Ensaf Haidar, his wife, told Amnesty International she fears Badawi may be unable to withstand a second round of flogging.

"Raif told me he is in a lot of pain after his flogging, his health is poor and I'm certain he will not be able to cope with another round of lashes," she said.

Zeid Raad al-Hussein, the U.N. high commissioner for human rights, said in a statement he had appealed to the Saudi king to pardon Badawi.

"Flogging is, in my view, at the very least, a form of cruel and inhuman punishment," Hussein said, noting he had urged the Saudi king to "urgently review this type of extraordinarily harsh penalty."

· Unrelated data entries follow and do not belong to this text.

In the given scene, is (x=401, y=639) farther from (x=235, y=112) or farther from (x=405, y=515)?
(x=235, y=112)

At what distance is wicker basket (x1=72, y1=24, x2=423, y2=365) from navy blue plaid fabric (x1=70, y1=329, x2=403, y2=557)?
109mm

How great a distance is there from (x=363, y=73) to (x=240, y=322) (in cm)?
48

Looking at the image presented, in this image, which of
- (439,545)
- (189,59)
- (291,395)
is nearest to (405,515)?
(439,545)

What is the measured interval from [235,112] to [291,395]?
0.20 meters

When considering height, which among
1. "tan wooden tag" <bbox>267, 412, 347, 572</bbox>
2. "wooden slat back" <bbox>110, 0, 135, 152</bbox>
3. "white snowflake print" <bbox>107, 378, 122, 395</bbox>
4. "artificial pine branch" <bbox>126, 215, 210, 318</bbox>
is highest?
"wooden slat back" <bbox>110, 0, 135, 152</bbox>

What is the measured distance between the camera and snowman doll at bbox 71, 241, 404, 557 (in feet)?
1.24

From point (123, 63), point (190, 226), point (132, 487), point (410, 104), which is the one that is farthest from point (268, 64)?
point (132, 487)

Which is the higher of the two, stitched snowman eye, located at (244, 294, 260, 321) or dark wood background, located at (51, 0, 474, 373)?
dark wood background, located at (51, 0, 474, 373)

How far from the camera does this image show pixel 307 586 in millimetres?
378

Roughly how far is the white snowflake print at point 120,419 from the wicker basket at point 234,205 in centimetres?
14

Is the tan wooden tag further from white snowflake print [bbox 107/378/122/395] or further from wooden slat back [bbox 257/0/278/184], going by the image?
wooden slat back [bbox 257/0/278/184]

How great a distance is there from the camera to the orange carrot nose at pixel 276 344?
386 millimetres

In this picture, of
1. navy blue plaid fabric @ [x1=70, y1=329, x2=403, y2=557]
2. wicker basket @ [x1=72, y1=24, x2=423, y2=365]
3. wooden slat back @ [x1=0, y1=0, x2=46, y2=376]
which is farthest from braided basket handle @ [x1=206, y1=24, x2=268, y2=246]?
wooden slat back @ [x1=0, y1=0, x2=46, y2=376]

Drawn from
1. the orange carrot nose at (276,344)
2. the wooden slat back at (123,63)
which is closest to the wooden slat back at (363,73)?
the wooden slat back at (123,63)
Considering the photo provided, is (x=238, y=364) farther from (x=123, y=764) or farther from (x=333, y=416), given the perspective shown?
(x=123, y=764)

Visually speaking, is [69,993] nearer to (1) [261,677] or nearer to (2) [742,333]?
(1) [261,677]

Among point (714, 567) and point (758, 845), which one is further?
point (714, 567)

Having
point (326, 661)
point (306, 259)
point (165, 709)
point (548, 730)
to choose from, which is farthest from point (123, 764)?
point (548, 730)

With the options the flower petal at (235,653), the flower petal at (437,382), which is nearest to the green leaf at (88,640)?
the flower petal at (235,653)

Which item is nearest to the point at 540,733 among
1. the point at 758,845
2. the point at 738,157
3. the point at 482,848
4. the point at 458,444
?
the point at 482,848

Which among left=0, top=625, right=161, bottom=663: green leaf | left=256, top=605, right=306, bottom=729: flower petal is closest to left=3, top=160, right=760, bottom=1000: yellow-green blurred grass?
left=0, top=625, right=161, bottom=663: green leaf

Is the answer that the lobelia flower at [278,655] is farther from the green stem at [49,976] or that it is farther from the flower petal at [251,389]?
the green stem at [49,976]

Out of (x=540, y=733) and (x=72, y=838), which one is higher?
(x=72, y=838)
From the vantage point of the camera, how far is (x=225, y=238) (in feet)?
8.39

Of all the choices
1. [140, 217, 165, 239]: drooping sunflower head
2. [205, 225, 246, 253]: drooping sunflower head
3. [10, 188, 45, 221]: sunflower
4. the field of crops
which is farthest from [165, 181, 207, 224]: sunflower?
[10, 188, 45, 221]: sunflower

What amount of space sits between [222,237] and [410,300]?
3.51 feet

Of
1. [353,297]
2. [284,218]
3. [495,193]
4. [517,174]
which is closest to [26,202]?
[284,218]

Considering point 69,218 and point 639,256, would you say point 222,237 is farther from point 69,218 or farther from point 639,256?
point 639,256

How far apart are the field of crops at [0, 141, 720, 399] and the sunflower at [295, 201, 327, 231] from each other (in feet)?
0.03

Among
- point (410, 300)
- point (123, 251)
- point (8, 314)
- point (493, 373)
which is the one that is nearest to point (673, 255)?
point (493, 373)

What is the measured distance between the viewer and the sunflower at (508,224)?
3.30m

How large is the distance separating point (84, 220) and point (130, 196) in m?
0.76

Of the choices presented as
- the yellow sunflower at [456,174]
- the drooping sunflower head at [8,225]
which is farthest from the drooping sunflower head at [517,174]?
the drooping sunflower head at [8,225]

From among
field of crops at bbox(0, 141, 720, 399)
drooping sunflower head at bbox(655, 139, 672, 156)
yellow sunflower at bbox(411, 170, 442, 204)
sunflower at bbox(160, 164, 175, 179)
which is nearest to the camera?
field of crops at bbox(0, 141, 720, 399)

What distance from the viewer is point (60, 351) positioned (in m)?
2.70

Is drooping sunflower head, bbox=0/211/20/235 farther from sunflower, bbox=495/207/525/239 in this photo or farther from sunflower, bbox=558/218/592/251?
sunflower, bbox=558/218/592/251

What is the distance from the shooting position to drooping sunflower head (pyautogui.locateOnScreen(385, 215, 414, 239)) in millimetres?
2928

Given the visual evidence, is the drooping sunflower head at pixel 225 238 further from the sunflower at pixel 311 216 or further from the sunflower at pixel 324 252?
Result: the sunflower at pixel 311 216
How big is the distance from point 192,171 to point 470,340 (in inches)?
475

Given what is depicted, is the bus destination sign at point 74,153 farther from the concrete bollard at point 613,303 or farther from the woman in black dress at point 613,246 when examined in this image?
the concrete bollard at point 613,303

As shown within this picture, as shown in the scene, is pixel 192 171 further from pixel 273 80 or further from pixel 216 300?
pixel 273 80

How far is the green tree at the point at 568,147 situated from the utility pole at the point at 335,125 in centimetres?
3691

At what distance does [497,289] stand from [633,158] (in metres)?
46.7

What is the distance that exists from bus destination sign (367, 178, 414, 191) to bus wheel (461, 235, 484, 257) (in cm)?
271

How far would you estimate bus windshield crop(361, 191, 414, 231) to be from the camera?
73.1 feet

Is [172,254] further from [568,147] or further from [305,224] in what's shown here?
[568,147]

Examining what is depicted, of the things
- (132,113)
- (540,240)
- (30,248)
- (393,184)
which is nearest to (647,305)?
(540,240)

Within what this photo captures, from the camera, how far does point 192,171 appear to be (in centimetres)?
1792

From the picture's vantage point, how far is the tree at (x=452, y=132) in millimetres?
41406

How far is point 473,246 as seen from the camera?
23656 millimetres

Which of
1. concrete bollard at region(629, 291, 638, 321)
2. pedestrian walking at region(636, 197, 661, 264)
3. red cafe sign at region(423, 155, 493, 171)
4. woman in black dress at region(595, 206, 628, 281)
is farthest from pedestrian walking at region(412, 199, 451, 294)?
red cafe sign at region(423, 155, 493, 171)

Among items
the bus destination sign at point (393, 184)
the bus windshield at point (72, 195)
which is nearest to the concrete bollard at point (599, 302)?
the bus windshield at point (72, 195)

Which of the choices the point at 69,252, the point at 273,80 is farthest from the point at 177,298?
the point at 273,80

Flogging is prohibited under the Convention against Torture, a law to which Saudi Arabia is party. The kingdom, a major ally of the U.S., is also a member of the U.N. Human Rights Council.

Badawi was found guilty last year of insulting Islam on Free Saudi Liberals, a now-shuttered website he created. He was given a sentence of a decade in prison and 1,000 lashes, and ordered to pay about $266,000 in fines. A court had originally sentenced him to 600 lashes and seven years in prison, but a judge increased the sentence after an appeal.

Elham Manea, a spokeswoman for Badawai, tells NPR's Melissa Block that Badawi wrote about "secularism, about what it means to have a free society, freedom of expression.

"When you think about it, he was just stating what many countries are living," she said. "He just wanted that in Saudi Arabia."

Manea told Block that Badawi is a symbol "for many thousands of other men and women who are in prison for doing nothing but expressing their opinion or demanding reform or demanding women's rights."

She urged the U.S., which, along with other Western nations has criticized the punishment, to do more.

"The United States has a responsibility, given the fact that it is always defending human rights on an international level, that it puts pressure on its ally, Saudi Arabia, in order to uphold its own image," she said.